I’ll close with one other unhappy note. AEDPA greatly circumscribes the Supreme Court’s ability to review the Eleventh Circuit’s determinations. Under title 28 section 2244(b)(3)(E), “the grant or denial of an authorization by a court of appeals to file a second or successive application shall not be appealable and shall not be the subject of a petition for rehearing or for a writ of certiorari.” In Felker v. Turpin, the Supreme Court upheld this provision against a constitutional challenge, noting that §2244 did not repeal the Court’s jurisdiction to entertain “original” petitions for habeas corpus—petitions that are filed directly in the Supreme Court (under §2241). An “original” petition in Rivero would make the same argument that was made in the court of appeals, but the Court wouldn’t technically be reviewing the judgment of the court of appeals.
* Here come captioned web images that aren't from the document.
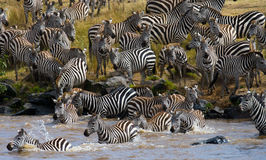Group zebra crossing the river Mara. Kenya. Tanzania. National Park. Serengeti. Maasai Mara. Stock Photography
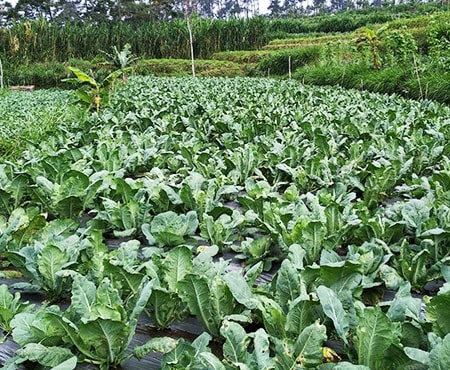 when to harvest cauliflower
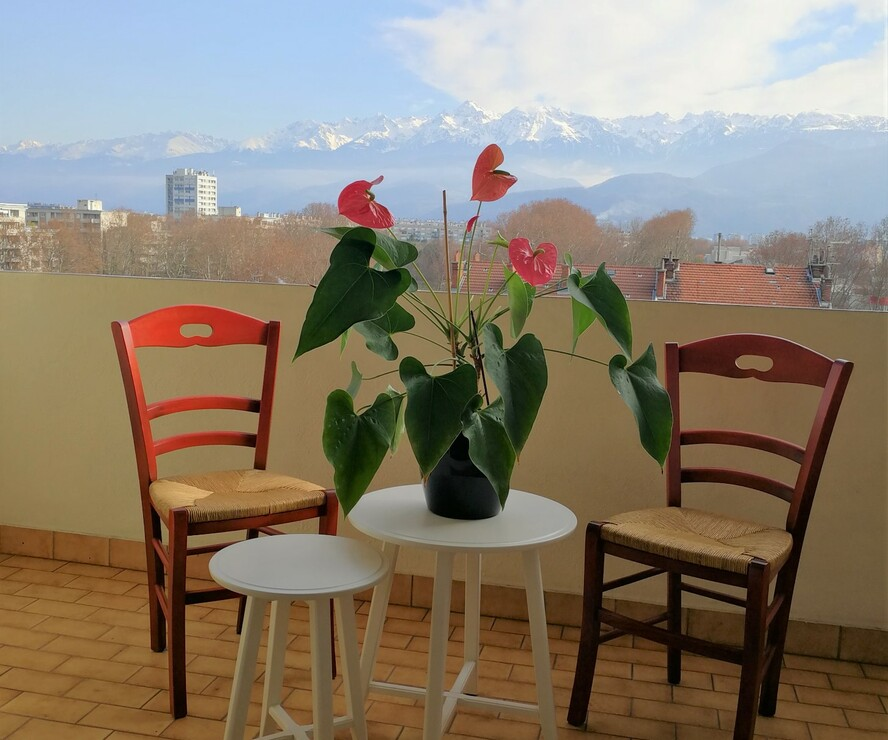 Vente Appartement 74m² Grenoble (38000) - photo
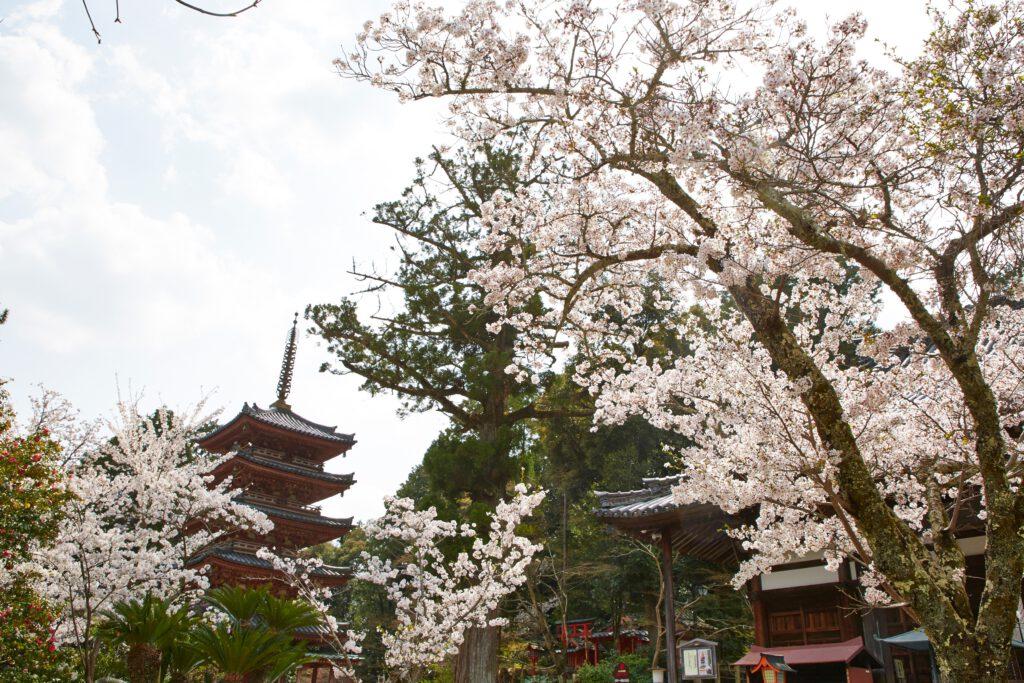 海住山寺:桜1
But “original” habeas petitions aren’t a full substitute for petitions for certiorari. “Original” habeas petitions are rarely granted. Felker didn’t decide whether the statutory limitations on courts of appeals’ (and district court’s) authority to grant habeas petitions also apply to the Supreme Court’s authority to grant original habeas petitions under §2241. (The prisoner in Felker had been convicted in state court; therefore the relevant statutory limitations were those contained in §2254 rather than §2255. And §2255(e) at least seems to contemplate that a court would sometimes be able to grant a writ under §2241 even though it could not do so under §2255.) But Felker did note that, under the Supreme Court’s own rules, original petitions are rarely granted—they are granted only in “exceptional circumstances.” I’m not sure what those exceptional circumstances would be, but getting the Court to hear an original petition in Rivero may be an insurmountable barrier.